*KUTIPAN DOKUMEN*
▼▼▼

Anda tak dapat benar-benar memisahkan antara konsentrasi,
ketenangan di dalam, dan Insight. Mereka adalah seperti sebuah mangga yang pada
awalnya hijau dan kecut, kemudian berubah menjadi kuning dan manis, tetapi
bukan merupakan 2 buah yang berbeda. Satu mangga yang berubah menjadi lainnya.
Dari yang satu berubah menjadi yang lainnya; tanpa awal, kita tak akan pernah
mendapatkan yang kedua. Pelajaran atau teori seperti ini hanyalah kaidah-kaidah
untuk mengajar. Kita tidak seharusnya melekat kepada kata-kata atau
istilah-istilah. Satu-satunya sumber dari kebenaran yang sesungguhnya adalah
dengan melihat langsung ke dalam diri sendiri. Hanya dengan cara belajar
seperti ini yang memiliki akhir, dan merupakan cara belajar tentang nilai yang
sesungguhnya.
Ketenangan dari pikiran pada tahap awal konsentrasi, muncul
dari latihan yang sederhana dari pemusatan pada satu titik. Tetapi ketika
ketenangan ini berlalu, kita menderita karena kita menjadi melekat terhadap
ketenangan tersebut. Menurut Sang Buddha, pencapaian ketenangan bukanlah
merupakan akhir dari latihan. Kelahiran dan penderitaan masih terus ada.
Oleh karena itu, Sang Buddha menggunakan konsentrasi ini,
ketenangan ini, untuk perenungan yang lebih lanjut. Beliau menyelidiki kebenaran
dari benda-benda/segala sesuatu sampai Beliau tidak lagi melekat kepada
ketenangan. Ketenangan hanyalah salah satu kebenaran yang relatif, salah satu
dari bentuk-bentuk mental yang sangat banyak, hanyalah merupakan suatu tahapan
dari sang Jalan. Jika Anda melekat kepadanya, Anda akan menemukan bahwa diri
Anda masih terikat pada kelahiran dan perwujudan, berlandaskan pada kesenangan
di dalam ketenangan. Ketika ketenangan lenyap, ketidak-tentraman akan muncul,
dan Anda akan semakin melekat kepada ketenangan tersebut.

▲▲▲

*KUMPULAN LATIHAN*
1. Menurut kutipan dokumen di atas, apa satu-satunya sumber kebenaran yang sesungguhnya?
2. Mengapa Sang Buddha menggunakan konsentrasi dan ketenangan untuk perenungan yang lebih lanjut, menurut kutipan dokumen di atas? Jawab dalam satu sampai tiga kalimat.
3. Salin dengan tepat bagian kutipan dokumen di atas yang dibuka dengan kata-kata "Anda tak dapat" dan ditutup dengan "sesungguhnya.".

*INFORMASI YANG DIBERIKAN*

▼▼▼

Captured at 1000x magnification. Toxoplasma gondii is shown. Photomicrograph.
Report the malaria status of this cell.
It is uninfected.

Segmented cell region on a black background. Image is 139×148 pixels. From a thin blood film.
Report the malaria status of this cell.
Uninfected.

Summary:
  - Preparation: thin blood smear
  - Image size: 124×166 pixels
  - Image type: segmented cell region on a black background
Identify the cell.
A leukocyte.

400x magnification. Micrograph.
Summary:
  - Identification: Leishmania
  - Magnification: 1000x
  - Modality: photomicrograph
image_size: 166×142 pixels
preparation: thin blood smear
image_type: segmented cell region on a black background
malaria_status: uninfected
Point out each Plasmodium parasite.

▲▲▲

*JAWABAN TERTULIS*
1. Melihat langsung ke dalam diri sendiri.

2. Menurut Sang Buddha, pencapaian ketenangan bukanlah akhir dari latihan, sebab kelahiran dan penderitaan masih terus ada. Karena itu Beliau memakai ketenangan tersebut untuk menyelidiki kebenaran segala sesuatu sampai tidak lagi melekat kepada ketenangan.

3.
Anda tak dapat benar-benar memisahkan antara konsentrasi,
ketenangan di dalam, dan Insight. Mereka adalah seperti sebuah mangga yang pada
awalnya hijau dan kecut, kemudian berubah menjadi kuning dan manis, tetapi
bukan merupakan 2 buah yang berbeda. Satu mangga yang berubah menjadi lainnya.
Dari yang satu berubah menjadi yang lainnya; tanpa awal, kita tak akan pernah
mendapatkan yang kedua. Pelajaran atau teori seperti ini hanyalah kaidah-kaidah
untuk mengajar. Kita tidak seharusnya melekat kepada kata-kata atau
istilah-istilah. Satu-satunya sumber dari kebenaran yang sesungguhnya adalah
dengan melihat langsung ke dalam diri sendiri. Hanya dengan cara belajar
seperti ini yang memiliki akhir, dan merupakan cara belajar tentang nilai yang
sesungguhnya.